Task instructions> Because the lines must stay identical, write out the data without changing anything.

◇ ◇ ◇ ◇ ◇ ◇ ◇

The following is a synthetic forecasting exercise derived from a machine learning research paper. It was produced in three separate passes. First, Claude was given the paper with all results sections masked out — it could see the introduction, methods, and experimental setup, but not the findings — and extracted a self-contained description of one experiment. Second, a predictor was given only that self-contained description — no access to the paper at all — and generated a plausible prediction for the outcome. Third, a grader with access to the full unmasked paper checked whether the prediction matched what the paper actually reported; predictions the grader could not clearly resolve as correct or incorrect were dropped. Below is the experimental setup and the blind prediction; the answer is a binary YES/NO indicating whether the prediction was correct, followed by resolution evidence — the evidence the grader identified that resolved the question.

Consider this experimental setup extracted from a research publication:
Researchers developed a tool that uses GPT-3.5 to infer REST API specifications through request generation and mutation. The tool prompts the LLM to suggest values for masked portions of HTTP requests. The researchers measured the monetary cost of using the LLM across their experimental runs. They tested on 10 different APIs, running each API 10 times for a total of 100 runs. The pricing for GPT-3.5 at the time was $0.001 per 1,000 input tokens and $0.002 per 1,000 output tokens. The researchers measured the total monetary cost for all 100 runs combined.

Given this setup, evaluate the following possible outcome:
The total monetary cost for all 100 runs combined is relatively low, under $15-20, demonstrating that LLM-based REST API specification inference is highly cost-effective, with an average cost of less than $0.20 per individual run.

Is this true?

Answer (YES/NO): NO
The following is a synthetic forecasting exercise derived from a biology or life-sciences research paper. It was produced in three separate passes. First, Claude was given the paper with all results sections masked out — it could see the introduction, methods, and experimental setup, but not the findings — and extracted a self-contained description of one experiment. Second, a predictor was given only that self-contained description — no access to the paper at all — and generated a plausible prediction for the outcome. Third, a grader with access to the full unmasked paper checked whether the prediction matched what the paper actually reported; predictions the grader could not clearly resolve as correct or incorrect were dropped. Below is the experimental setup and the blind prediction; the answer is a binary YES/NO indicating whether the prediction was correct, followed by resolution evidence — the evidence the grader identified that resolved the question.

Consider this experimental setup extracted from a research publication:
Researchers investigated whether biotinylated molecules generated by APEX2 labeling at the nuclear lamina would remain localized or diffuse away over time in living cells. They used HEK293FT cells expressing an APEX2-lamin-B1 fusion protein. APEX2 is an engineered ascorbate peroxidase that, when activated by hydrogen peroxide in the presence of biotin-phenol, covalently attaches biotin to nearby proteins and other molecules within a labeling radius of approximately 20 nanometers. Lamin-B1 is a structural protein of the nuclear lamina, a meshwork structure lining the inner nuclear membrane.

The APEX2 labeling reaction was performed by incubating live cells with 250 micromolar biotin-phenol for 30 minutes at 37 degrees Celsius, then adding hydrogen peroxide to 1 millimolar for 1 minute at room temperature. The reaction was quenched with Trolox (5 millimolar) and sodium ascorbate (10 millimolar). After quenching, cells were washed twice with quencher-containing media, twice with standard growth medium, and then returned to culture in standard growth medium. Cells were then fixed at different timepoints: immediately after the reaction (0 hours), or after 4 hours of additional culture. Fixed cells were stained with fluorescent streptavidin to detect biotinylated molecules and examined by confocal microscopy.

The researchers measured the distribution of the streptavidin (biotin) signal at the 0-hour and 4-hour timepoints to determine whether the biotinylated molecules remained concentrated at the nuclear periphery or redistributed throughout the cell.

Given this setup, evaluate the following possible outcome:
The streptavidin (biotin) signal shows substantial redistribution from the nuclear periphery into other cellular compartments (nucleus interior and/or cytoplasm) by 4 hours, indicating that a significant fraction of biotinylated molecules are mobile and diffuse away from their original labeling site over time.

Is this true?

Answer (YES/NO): NO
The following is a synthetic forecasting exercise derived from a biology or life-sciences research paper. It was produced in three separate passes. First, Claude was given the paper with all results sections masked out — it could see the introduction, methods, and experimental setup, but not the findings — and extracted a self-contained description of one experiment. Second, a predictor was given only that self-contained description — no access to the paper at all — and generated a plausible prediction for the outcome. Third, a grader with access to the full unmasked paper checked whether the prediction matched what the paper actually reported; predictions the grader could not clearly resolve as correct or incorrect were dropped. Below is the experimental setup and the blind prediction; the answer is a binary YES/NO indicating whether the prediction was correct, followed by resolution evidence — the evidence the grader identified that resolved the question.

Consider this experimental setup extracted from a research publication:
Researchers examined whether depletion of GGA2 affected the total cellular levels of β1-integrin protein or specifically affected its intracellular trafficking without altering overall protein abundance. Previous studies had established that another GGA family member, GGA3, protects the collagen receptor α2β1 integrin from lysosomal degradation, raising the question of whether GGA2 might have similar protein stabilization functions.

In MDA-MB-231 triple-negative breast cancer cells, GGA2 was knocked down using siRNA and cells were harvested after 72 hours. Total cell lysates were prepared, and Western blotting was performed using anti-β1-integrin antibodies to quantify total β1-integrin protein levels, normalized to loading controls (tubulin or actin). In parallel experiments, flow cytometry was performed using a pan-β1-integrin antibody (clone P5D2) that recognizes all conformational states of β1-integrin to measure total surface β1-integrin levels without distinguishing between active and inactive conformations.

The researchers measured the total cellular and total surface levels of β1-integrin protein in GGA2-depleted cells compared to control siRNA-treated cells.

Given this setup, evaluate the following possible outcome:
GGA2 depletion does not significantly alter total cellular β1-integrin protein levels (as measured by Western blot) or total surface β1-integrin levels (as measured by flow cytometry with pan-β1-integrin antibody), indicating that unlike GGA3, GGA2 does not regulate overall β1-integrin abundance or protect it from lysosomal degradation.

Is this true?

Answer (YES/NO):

◇ ◇ ◇ ◇ ◇ ◇ ◇

Exercise result>
The following is a synthetic forecasting exercise derived from a machine learning research paper. It was produced in three separate passes. First, Claude was given the paper with all results sections masked out — it could see the introduction, methods, and experimental setup, but not the findings — and extracted a self-contained description of one experiment. Second, a predictor was given only that self-contained description — no access to the paper at all — and generated a plausible prediction for the outcome. Third, a grader with access to the full unmasked paper checked whether the prediction matched what the paper actually reported; predictions the grader could not clearly resolve as correct or incorrect were dropped. Below is the experimental setup and the blind prediction; the answer is a binary YES/NO indicating whether the prediction was correct, followed by resolution evidence — the evidence the grader identified that resolved the question.

Consider this experimental setup extracted from a research publication:
Researchers developed a tool that uses GPT-3.5 to infer REST API specifications through request generation and mutation. The tool prompts the LLM to suggest values for masked portions of HTTP requests. The researchers measured the monetary cost of using the LLM across their experimental runs. They tested on 10 different APIs, running each API 10 times for a total of 100 runs. The pricing for GPT-3.5 at the time was $0.001 per 1,000 input tokens and $0.002 per 1,000 output tokens. The researchers measured the total monetary cost for all 100 runs combined.

Given this setup, evaluate the following possible outcome:
The total monetary cost for all 100 runs combined is relatively low, under $15-20, demonstrating that LLM-based REST API specification inference is highly cost-effective, with an average cost of less than $0.20 per individual run.

Is this true?

Answer (YES/NO): NO
The following is a synthetic forecasting exercise derived from a biology or life-sciences research paper. It was produced in three separate passes. First, Claude was given the paper with all results sections masked out — it could see the introduction, methods, and experimental setup, but not the findings — and extracted a self-contained description of one experiment. Second, a predictor was given only that self-contained description — no access to the paper at all — and generated a plausible prediction for the outcome. Third, a grader with access to the full unmasked paper checked whether the prediction matched what the paper actually reported; predictions the grader could not clearly resolve as correct or incorrect were dropped. Below is the experimental setup and the blind prediction; the answer is a binary YES/NO indicating whether the prediction was correct, followed by resolution evidence — the evidence the grader identified that resolved the question.

Consider this experimental setup extracted from a research publication:
Researchers investigated whether biotinylated molecules generated by APEX2 labeling at the nuclear lamina would remain localized or diffuse away over time in living cells. They used HEK293FT cells expressing an APEX2-lamin-B1 fusion protein. APEX2 is an engineered ascorbate peroxidase that, when activated by hydrogen peroxide in the presence of biotin-phenol, covalently attaches biotin to nearby proteins and other molecules within a labeling radius of approximately 20 nanometers. Lamin-B1 is a structural protein of the nuclear lamina, a meshwork structure lining the inner nuclear membrane.

The APEX2 labeling reaction was performed by incubating live cells with 250 micromolar biotin-phenol for 30 minutes at 37 degrees Celsius, then adding hydrogen peroxide to 1 millimolar for 1 minute at room temperature. The reaction was quenched with Trolox (5 millimolar) and sodium ascorbate (10 millimolar). After quenching, cells were washed twice with quencher-containing media, twice with standard growth medium, and then returned to culture in standard growth medium. Cells were then fixed at different timepoints: immediately after the reaction (0 hours), or after 4 hours of additional culture. Fixed cells were stained with fluorescent streptavidin to detect biotinylated molecules and examined by confocal microscopy.

The researchers measured the distribution of the streptavidin (biotin) signal at the 0-hour and 4-hour timepoints to determine whether the biotinylated molecules remained concentrated at the nuclear periphery or redistributed throughout the cell.

Given this setup, evaluate the following possible outcome:
The streptavidin (biotin) signal shows substantial redistribution from the nuclear periphery into other cellular compartments (nucleus interior and/or cytoplasm) by 4 hours, indicating that a significant fraction of biotinylated molecules are mobile and diffuse away from their original labeling site over time.

Is this true?

Answer (YES/NO): NO
The following is a synthetic forecasting exercise derived from a biology or life-sciences research paper. It was produced in three separate passes. First, Claude was given the paper with all results sections masked out — it could see the introduction, methods, and experimental setup, but not the findings — and extracted a self-contained description of one experiment. Second, a predictor was given only that self-contained description — no access to the paper at all — and generated a plausible prediction for the outcome. Third, a grader with access to the full unmasked paper checked whether the prediction matched what the paper actually reported; predictions the grader could not clearly resolve as correct or incorrect were dropped. Below is the experimental setup and the blind prediction; the answer is a binary YES/NO indicating whether the prediction was correct, followed by resolution evidence — the evidence the grader identified that resolved the question.

Consider this experimental setup extracted from a research publication:
Researchers examined whether depletion of GGA2 affected the total cellular levels of β1-integrin protein or specifically affected its intracellular trafficking without altering overall protein abundance. Previous studies had established that another GGA family member, GGA3, protects the collagen receptor α2β1 integrin from lysosomal degradation, raising the question of whether GGA2 might have similar protein stabilization functions.

In MDA-MB-231 triple-negative breast cancer cells, GGA2 was knocked down using siRNA and cells were harvested after 72 hours. Total cell lysates were prepared, and Western blotting was performed using anti-β1-integrin antibodies to quantify total β1-integrin protein levels, normalized to loading controls (tubulin or actin). In parallel experiments, flow cytometry was performed using a pan-β1-integrin antibody (clone P5D2) that recognizes all conformational states of β1-integrin to measure total surface β1-integrin levels without distinguishing between active and inactive conformations.

The researchers measured the total cellular and total surface levels of β1-integrin protein in GGA2-depleted cells compared to control siRNA-treated cells.

Given this setup, evaluate the following possible outcome:
GGA2 depletion does not significantly alter total cellular β1-integrin protein levels (as measured by Western blot) or total surface β1-integrin levels (as measured by flow cytometry with pan-β1-integrin antibody), indicating that unlike GGA3, GGA2 does not regulate overall β1-integrin abundance or protect it from lysosomal degradation.

Is this true?

Answer (YES/NO):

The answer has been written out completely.